“Non ci siamo proprio!”. A Rino Formica non piacque 30 anni fa il discorso di Giuliano Amato in Parlamento. Oggi come allora? In effetti ritorna la medesima preoccupazione o meglio il medesimo ripudio di una logica, sottile e pericolosa, sostanzialmente a un dipresso dalla eversione dell’impianto storico della Repubblica. La differenza è che nel 1993, agli atti del Parlamento, restò solo una interruzione di quel tenore, mentre oggi l’attacco di Formica, attraverso un ragionamento che avvolge le responsabilità di Amato, è più strutturato e intellegibile nel quadro di una intervista pubblicata ieri sul Domani.
Andiamo per ordine. Cosa avvenne 30 anni fa? Il pomeriggio del 21 aprile 1993 il Presidente del Consiglio, Giuliano Amato, traeva le conclusioni davanti alla Camera dei Deputati, riunita sotto la presidenza di Giorgio Napolitano, dal voto referendario sull’abolizione del sistema elettorale a preferenza multipla e, in parallelo, del finanziamento pubblico dei partiti. Colpisce ancora il tono delle dichiarazioni che andavano ben oltre la presa d’atto della necessità di dimissioni del governo, dopo un anno di tormentata esistenza. Ecco lo stralcio del resoconto stenografico: “Cerchiamo – dice Amato – di esserne consapevoli: l’abolizione del finanziamento statale non è fine a se stessa, esprime qualcosa di più, il ripudio del partito parificato agli organi pubblici e collocato fra di essi. È perciò un autentico cambiamento di regime, che fa morire dopo settantanni quel modello di partito-Stato che fu introdotto in Italia dal fascismo e che la Repubblica aveva finito per ereditare, limitandosi a trasformare un singolare in plurale (Vivi commenti)…” e qui s’inserisce l’interruzione di Rino Formica: “Non ci siamo proprio”. Quindi, di seguito, riprende Amato: “Con assonanze profonde, che investono la crisi di rappresentatività da cui oggi sono afflitti non soltanto i tradizionali partiti…(Vivi commenti). Per l’amor di Dio, colleghi, cerchiamo di capirci! È l’idea del partito legato prevalentemente agli organi dello Stato (Applausi dei deputati dei gruppi della lega nord e federalista europeo — Vivi commenti). (A.P. 1993, 12841-42).
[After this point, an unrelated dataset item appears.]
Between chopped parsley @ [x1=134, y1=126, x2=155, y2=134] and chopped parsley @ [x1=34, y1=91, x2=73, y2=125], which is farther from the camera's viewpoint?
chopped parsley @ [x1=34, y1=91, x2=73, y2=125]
Il giorno dopo piovvero le critiche, anche sui giornali di partito. A firma di Pio Cerocchi, apparve sul Popolo lo sgomento del gruppo dirigente della Dc. Il titolo era più che eloquente: “Non si può riscrivere la storia”. In più si lesse sempre Formica parlare di “discorso pessimo”, mentre Sergio Mattarella confessò di essere rimasto “persino sorpreso”. Quel tentativo di schiacciare la democrazia nata dalla Resistenza sulla continuità del partito di regime – con la trasformazione, appunto, in partiti di regime – imposto dal fascismo, aveva qualcosa di profondamente equivoco. Fu la lucida e corrosiva introduzione alla retorica e alla prassi della cosiddetta seconda repubblica.
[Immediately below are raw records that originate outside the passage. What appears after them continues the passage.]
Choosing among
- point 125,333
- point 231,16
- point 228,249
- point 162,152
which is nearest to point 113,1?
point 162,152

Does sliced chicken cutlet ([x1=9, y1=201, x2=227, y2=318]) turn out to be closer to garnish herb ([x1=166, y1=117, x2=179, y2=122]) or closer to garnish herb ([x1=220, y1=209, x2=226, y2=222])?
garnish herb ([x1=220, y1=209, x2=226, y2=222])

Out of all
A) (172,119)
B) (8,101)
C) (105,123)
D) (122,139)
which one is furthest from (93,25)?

Ora, venendo al Formica di oggi, il commento alla clamorosa intervista di Amato su Ustica ripropone ed aggraverà le considerazioni critiche di un tempo. A Marco Damilano consegna infatti un giudizio lapidario: “È un intervento che va inquadrato nel clima di questi ultimi mesi. Si vuole chiudere la stagione della Repubblica anti-fascista. Si vuole spingere il paese a prendere atto che un assetto si è definitivamente concluso e che se ne deve aprire un altro. C’è il cedimento della struttura istituzionale che vede un governo parlamentare e un’opposizione parlamentare, entrambi rispettosi della rappresentanza politica del paese, nata l’8 settembre 1943”.
Siamo di fronte a un interrogativo nient’affatto superficiale o pretestuoso. È solo un caso che s’inciampi a distanza di un trentennio in una visione di rottura – dall’alto e non dal basso – che vede protagonista lo stesso uomo politico, sicuramente una delle personalità che più hanno segnato in questo lungo periodo la scena pubblica italiana? È una domanda che sfiora, in fin dei conti, la complessa figura di Giuliano Amato, forse anche il suo bordeggiare una elegante condizione di enigmaticità. Almeno in alcuni passaggi fondamentali della vita democratica italiana.